Guest Editorial: How to shorten airport lines
Not long ago, the Department of Homeland Security went undercover at airports to check for vulnerabilities in the passenger screening process. The conclusions were scary: failures of technology, of procedure and human error at the Transportation Security Administration. “We found layers of security simply missing,” John Roth, the department’s inspector general, reported.
Peter Neffenger, who took the top job at TSA last year, blamed harried security officers trying to keep wait times manageable. “People were pushed through the checkpoint,” he said.
And there you have crucial background to the agony at airports around the country, where getting through security can take 60 to 90 minutes, causing some travelers to miss flights. It doesn’t take much reading between the lines — forgive us — to figure that TSA’s potentially dangerous screw-ups, plus a new administrator who wants to keep his job, means more methodical screenings and longer security lines.

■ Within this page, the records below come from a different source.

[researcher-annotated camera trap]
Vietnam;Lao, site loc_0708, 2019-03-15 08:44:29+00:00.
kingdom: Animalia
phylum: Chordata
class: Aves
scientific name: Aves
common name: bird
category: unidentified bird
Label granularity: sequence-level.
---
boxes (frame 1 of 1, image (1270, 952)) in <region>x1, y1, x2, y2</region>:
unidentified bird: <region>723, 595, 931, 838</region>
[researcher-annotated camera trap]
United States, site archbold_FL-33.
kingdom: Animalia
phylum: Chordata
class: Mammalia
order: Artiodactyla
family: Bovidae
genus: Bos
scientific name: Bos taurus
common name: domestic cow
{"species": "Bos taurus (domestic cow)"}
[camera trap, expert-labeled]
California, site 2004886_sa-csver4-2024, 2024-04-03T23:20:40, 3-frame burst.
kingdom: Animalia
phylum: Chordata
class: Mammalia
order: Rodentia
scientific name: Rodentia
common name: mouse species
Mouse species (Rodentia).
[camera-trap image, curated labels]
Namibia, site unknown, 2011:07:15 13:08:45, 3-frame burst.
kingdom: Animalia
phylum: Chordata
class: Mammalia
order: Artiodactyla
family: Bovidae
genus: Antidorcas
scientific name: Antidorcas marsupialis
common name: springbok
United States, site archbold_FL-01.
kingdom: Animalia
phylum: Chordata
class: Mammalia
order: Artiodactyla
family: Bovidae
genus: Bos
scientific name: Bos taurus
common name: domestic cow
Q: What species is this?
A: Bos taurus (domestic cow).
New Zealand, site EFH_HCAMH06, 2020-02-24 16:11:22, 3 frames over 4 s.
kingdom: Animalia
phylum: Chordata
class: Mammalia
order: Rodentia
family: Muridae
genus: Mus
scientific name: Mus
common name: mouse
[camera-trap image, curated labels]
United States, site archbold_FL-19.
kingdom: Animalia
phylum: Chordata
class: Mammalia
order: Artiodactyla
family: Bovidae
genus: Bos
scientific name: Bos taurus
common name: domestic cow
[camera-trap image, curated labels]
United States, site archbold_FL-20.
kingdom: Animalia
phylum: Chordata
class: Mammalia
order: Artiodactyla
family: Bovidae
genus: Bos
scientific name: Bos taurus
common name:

Of course we all want strong airport security. The country is counting on TSA to protect travelers from another terrorist assault. Security appeared to tighten after the bloodbath in Brussels. We get it. But that doesn’t mean travelers should have to put up with the frustrations of interminable, unpredictable lines. The airlines, which appear as infuriated as passengers, can’t keep asking passengers to turn up earlier and earlier at the airport. Arrive three or four hours before takeoff? No.
Back to basics: TSA has two primary jobs — keep transportation safe, and run an efficient, professional operation. Americans expect both to be done right. If Homeland Security’s undercover operations lit a fire under Neffenger to be diligent about security, we trust he’s also feeling the heat to fix management of the screening process. Sen. Mark Kirk, R-Ill., told Neffenger he should get passenger lines going again at Chicago’s airports by Memorial Day or resign. We’re not inclined to set a deadline, but the holiday weekend represents the unofficial start to the summer travel season. So unless operations start to improve soon, lines are about to get even longer.
Start with the fact that, according to its union, TSA has about 42,000 officers, down from 47,000 in 2013. That might constitute responsible budgeting, except passenger traffic is up by about 15 percent. At least part of this mismatch was supposed to be covered by the introduction of the Trusted Traveler Programs. Fliers who sign up for TSA’s PreCheck are vetted ahead of time and then whisked through a separate, faster line. It’s a time-saver for frequent travelers, but the program is underused. The hassle of signing up, plus the $85 fee for five years, evidently has dissuaded people. Thus, the airport lines.
From where we sit (toward the back of the plane, bag stowed overhead), all parties can make contributions:
Airlines — If you’re assigning staff to help passengers traverse the long lines, please keep it up. But you’re also playing an unintended role by charging fees for checked baggage. That compels passengers to bring more carry-on stuff, which gums up the screening process. Consider relaxing your baggage fee rules to coax more fliers to check luggage and thus reduce carry-ons going through security. If only for summer. This kind deed will be remembered. (We wonder how much more quickly the inspections could move if airlines flipped their incentives, charging for carry-on baggage but letting checked bags fly free. Problem solved?)
Passengers — If you fly regularly, join PreCheck. You will get through security more quickly and with your sanity intact. Then the obvious advice: Pack light, don’t be late, and follow instructions to get through the checkpoints smoothly.
TSA — Make the right calls on staffing and ensure officers are thorough, efficient and professional. We hear your calls for patience and for arriving plenty early at the airport, but Mr. Neffenger, we expect you to lead the charge on this. If there are glitches in the system, fix them. Congress appropriated money for hiring and overtime this month. If you need additional funds, make the case. Americans have places to be. Do not leave us hanging.